I initially planned to file a simple patch but it grew into a full-fledged extension so the commit history is pretty meaningless now. Behind the scenes it still took about five iterations to get this Done Right.
I started off with writing a new builder from scratch which was a nice exercise for the i18n builder I am going to write but overachieving in terms of this simple extension. It was a pretty braindead implementation and used close to zero of Sphinx’s Builder API. I glimpsed briefly into inheriting from StandaloneHTMLBuilder — the HTML document builder — which was a little obtuse and clumsy for creating just a hand full of generic documents.
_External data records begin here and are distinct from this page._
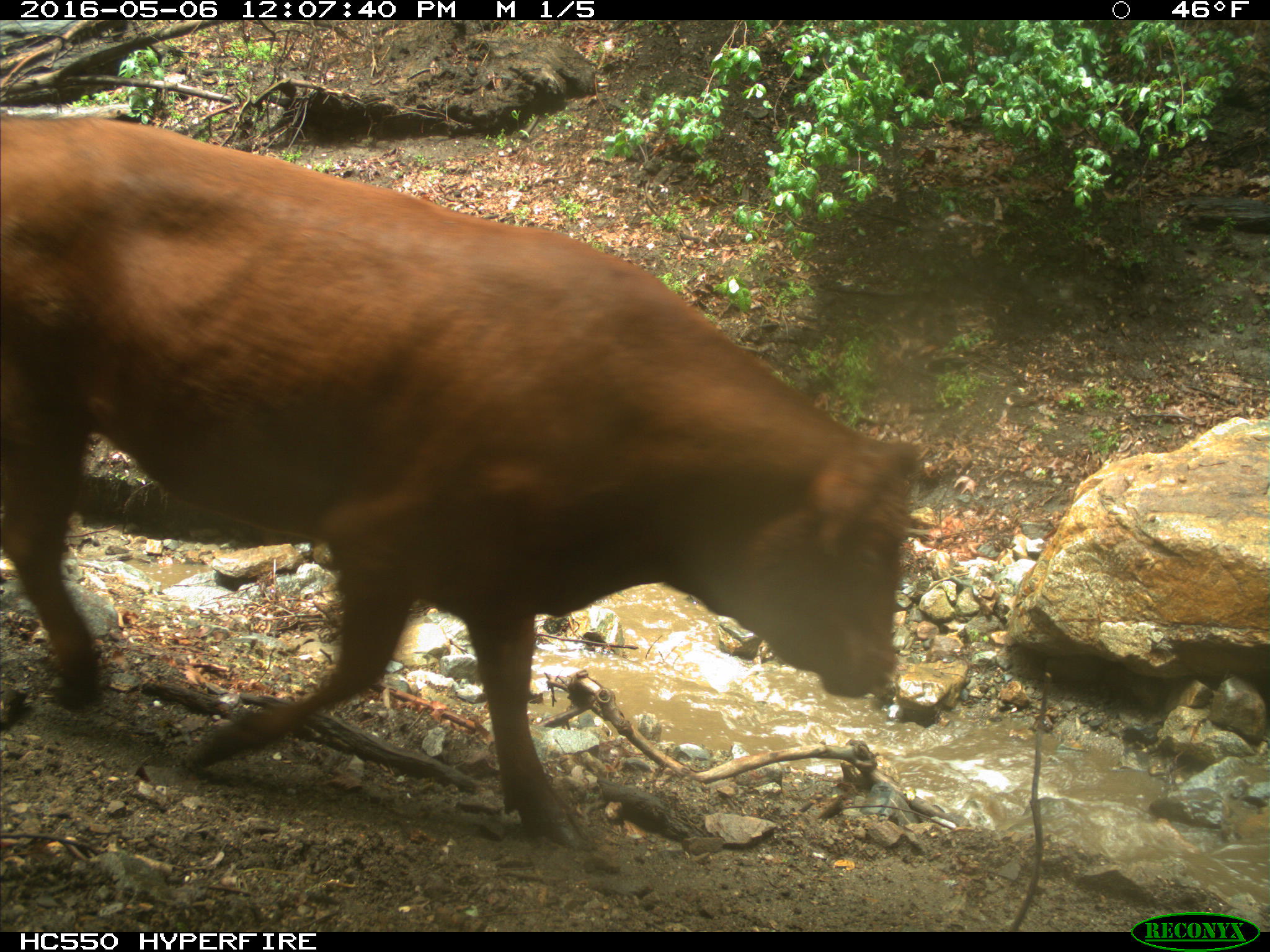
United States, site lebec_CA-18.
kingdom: Animalia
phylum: Chordata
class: Mammalia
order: Artiodactyla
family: Bovidae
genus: Bos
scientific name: Bos taurus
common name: domestic cow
With discovering the intricacies of the build process I learned how to hook into the right places and use existing build features (such as status iterators, which render a handy progressbar during the build).
It then hit me that the extension mechanism might well be a better entry point for my plugin and so it was. An initial version created all documents in isolation of the original build process which was okay but would’ve required a time machine for integrating the sidebar extension into existing pages, which struck me as an odd and overly heavy dependency. I quickly split up the (already two-pass) build process into a collection and a build phase and could easily insert links to the sidebar panels into original documents.
- Pocoo’s already using Mercurial. Developing features, as minor as they may seem, should happen in a fork, not a checkout-patch (which I’m still used to from Python SVN).
- Sphinx’ documentation needs update in the “Writing a new builder” chapter. I will perhaps come around to that while writing/documenting my next builder.
- Review is awesome and does not need an extensive toolchain. Georg Brandl briefly discussed the extension (by loading and trying it himself); his comments allowed me to fill in gaps in the documentation.
- Docutils perhaps has a few bugs in trunk that interfered during debugging. (See #2993967 and r6293/#2993967).